WAKIL Ketua Komisi Pemberantasan Korupsi (KPK) Alexander Marwata menjelaskan lambatnya penahanan yang dilakukan terhadap mantan Direktur Utama PT Pelabuhan Indonesia (Pelindo) II, Richard Joost Lino. Padahal, lembaga antirasuah itu telah menersangkakan RJ Lino sejak Desember 2015.

Menurut Alex, kendala penyidikan kasus dugaan korupsi pengadaan tiga unit Quay Container Crane (QCC) pada 2010 itu disebabkan karena Badan Pemeriksa Keuangan (BPK) meminta dokumen pembanding. Ini diperlukan BPK untuk menghitung kerugian keuangan negara.

"Itu sudah kami upayakan baik melalui Kedutaan Tiongkok, jadi kita waktu itu ada inspektorat dari Tiongkok ke KPK," ujar Alex di Gedung KPK, Jakarta, Jumat (26/3).

Hal itu, lanjut Alex, diperlukan karena pihaknya membutuhkan harga asli QCC yang dijual oleh Wuxi HuaDong Heavy Machinery (HDHM) ke Pelindo II. Bahkan, Alex menyebut pada 2018, Laode Muhammad Syarif dan Agus Rahardjo yang saat itu menjabat komisioner KPK bertolak langsung ke Tiongkok.
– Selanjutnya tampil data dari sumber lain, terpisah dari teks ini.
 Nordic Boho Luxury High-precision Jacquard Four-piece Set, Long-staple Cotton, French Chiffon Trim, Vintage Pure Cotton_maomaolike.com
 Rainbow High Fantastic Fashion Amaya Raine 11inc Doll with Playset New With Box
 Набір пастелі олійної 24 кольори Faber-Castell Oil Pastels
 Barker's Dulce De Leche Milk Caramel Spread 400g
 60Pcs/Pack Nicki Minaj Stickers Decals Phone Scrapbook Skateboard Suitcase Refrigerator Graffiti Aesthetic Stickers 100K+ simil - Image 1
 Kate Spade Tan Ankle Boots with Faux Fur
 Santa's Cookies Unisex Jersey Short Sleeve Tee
"Dan dijanjikan bisa bertemu Menteri atau Jaksa Agung, tapi pada saat terakhir ketika mau bertemu, dibatalkan," ungkapnya.
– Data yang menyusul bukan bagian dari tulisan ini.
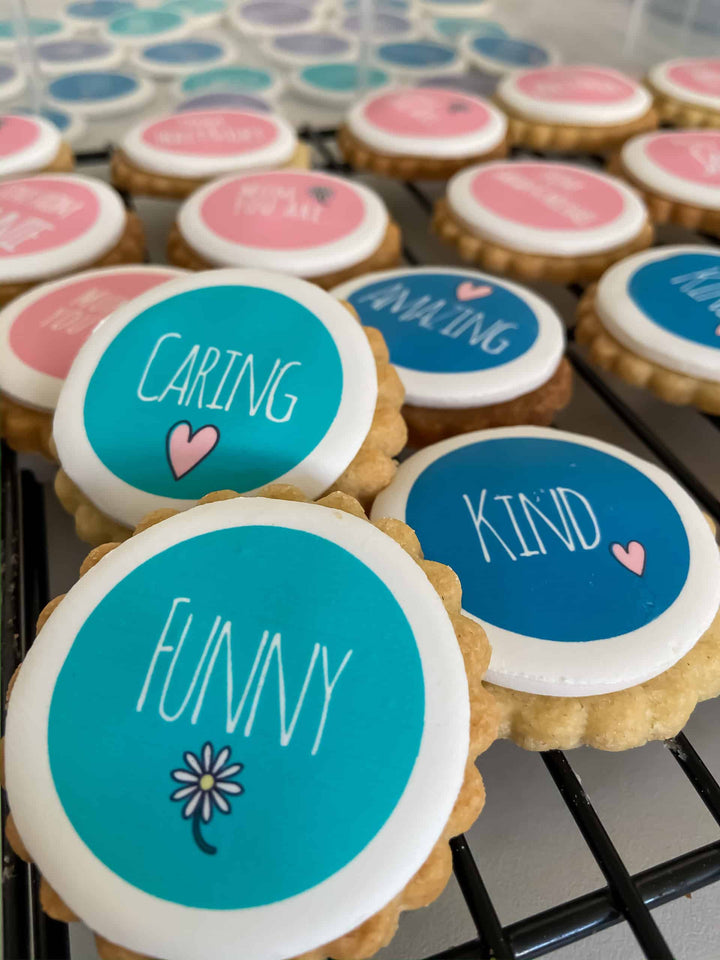 Personalised Fondant Biscuit Box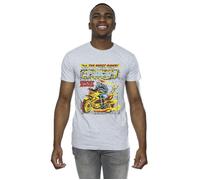 Ghost Rider Chest Deathrace T-Shirt Marvel Grey XXL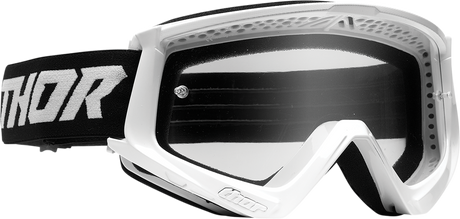 Combat Goggle - Racer - White/Black - Clear Lens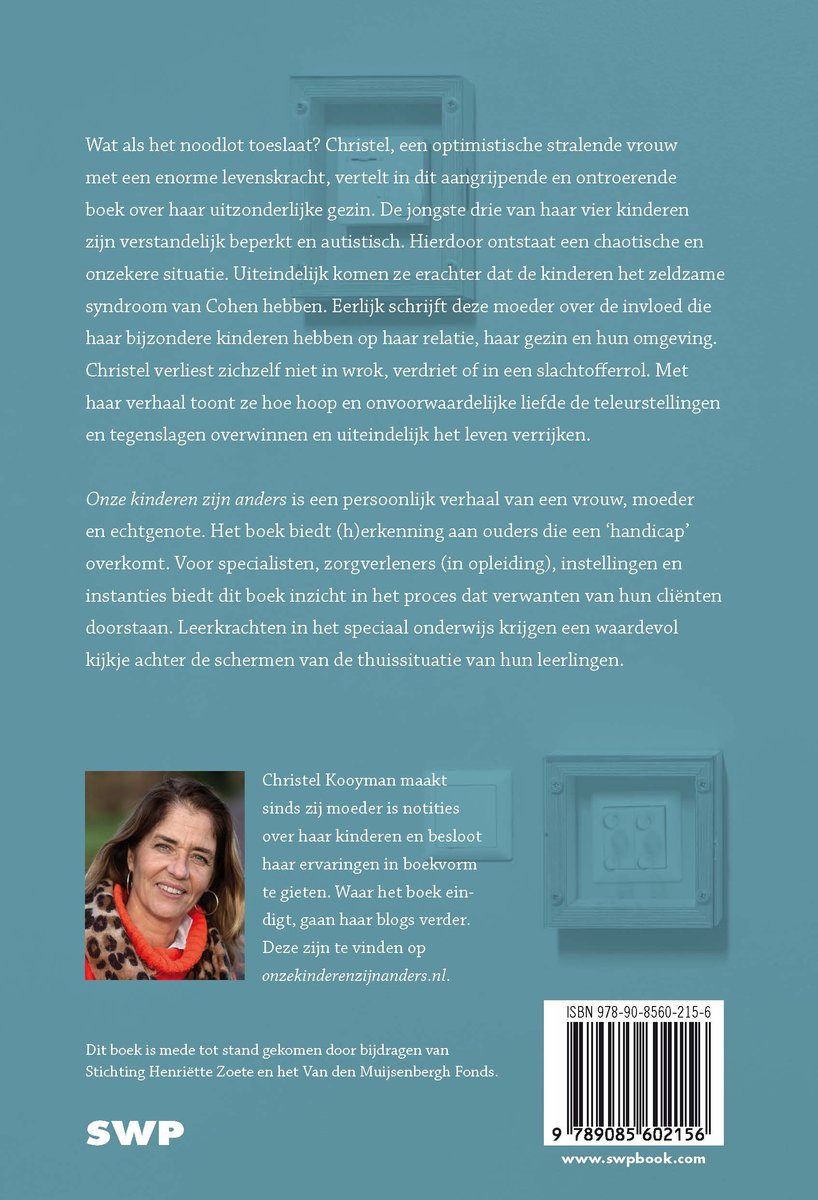 Onze kinderen zijn anders - back cover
Baca juga : KPK Tahan Eks Dirut Pelindo II RJ Lino

Diakui Alex, KPK sulit mendapatkan harga atau setidaknya harga pembanding QCC. Sementara BPK membutuhkan dokumen tersebut dalam perhitungan kerugian keuangan negara. 

Kendati demikian, KPK tetap mendorong BPK untuk melakukan penghitungan kerugian negara. Hasilnya, BPK hanya mampu menemukan kerugian berdasarkan dokumen pemeliharaan QCC. Sementara pembelian tiga unit QCC itu sendiri tidak bisa dilakukan.
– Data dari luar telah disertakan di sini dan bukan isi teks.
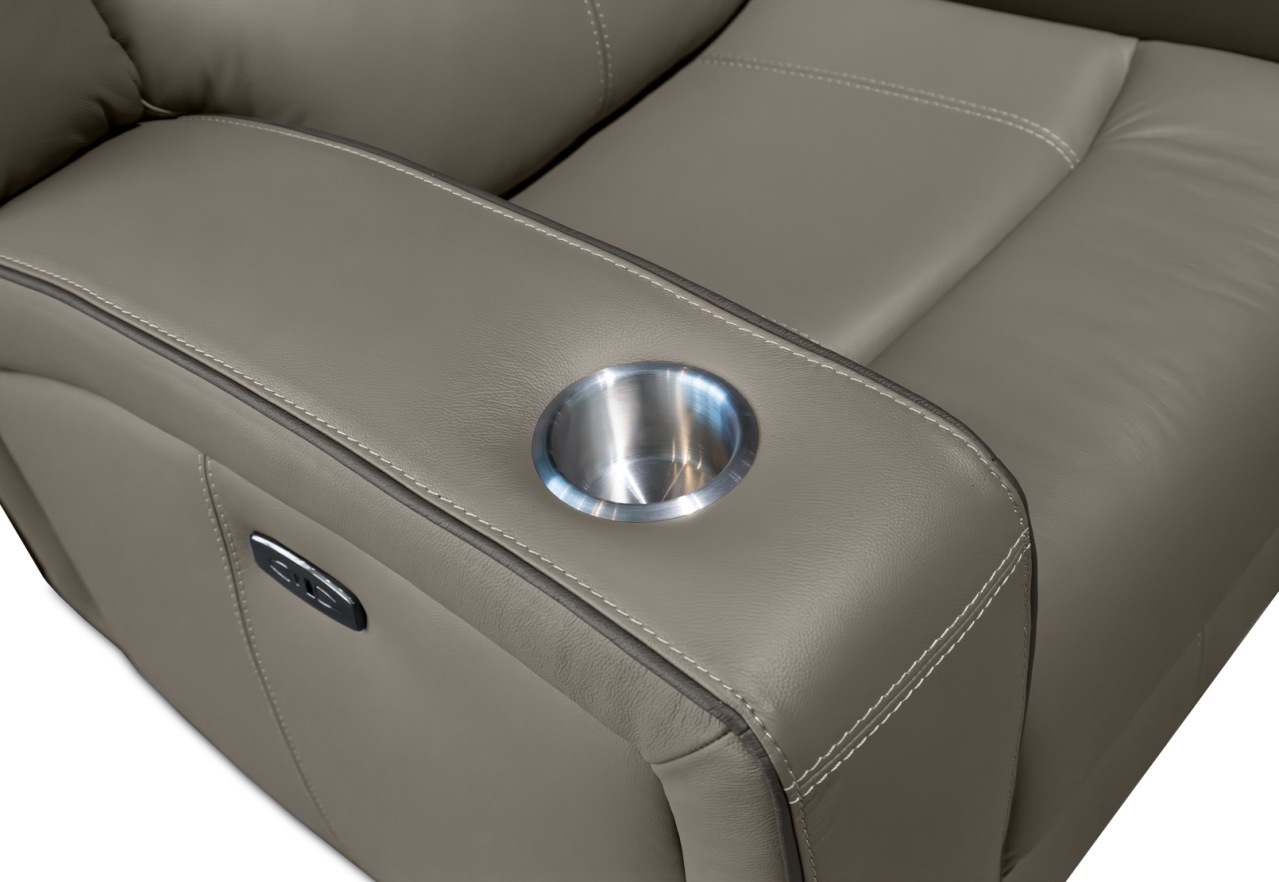 CAPALDI LEATHER 3 Seater Electric Recliners( Leather) – image 15 of 17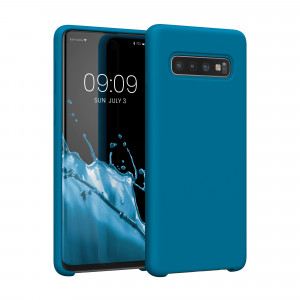 Husa kwmobile pentru Samsung Galaxy S10, Silicon, Albastru, 47732.228 - Img 1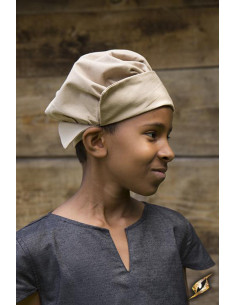 Gorro medieval de niños modelo Sammy, color beige 2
Untuk mengakalinya, KPK menggandeng ahli dari Institut Teknologi Bandung (ITB) untuk menghitung harga produksi QCC tersebut. Alex menyebut ini adalah metode untuk menghitung replacement cost.

"Kira-kira berapa biaya yang dikeluarkan kalau alat itu diproduksi sendiri. Kami menggunakan metode itu dengan meminta bantuan dari ahli ITB untuk merekonstruksi alat QCC itu seandainya dibuat, harga pokoknya berapa," papar Alex.

Perhitungan ahli ITB meyakinkan penyidik KPK ihwal perbandingan harga yang signifikan dari harga pembelian yang dilakukan Pelindo II ke HDHM. Dari hasil hitungan ahli ITB, Alex menyebut ditemukan selisih US$5 juta.

"Harga yang dibeli dari Pelindo ke HDHM sebesar US$15 juta, kontraknya segitu. Sementara ahli dari ITB, mungkin termasuk ongkos angkut ke sini secara total US$10 juta," tandas Alex. (OL-7)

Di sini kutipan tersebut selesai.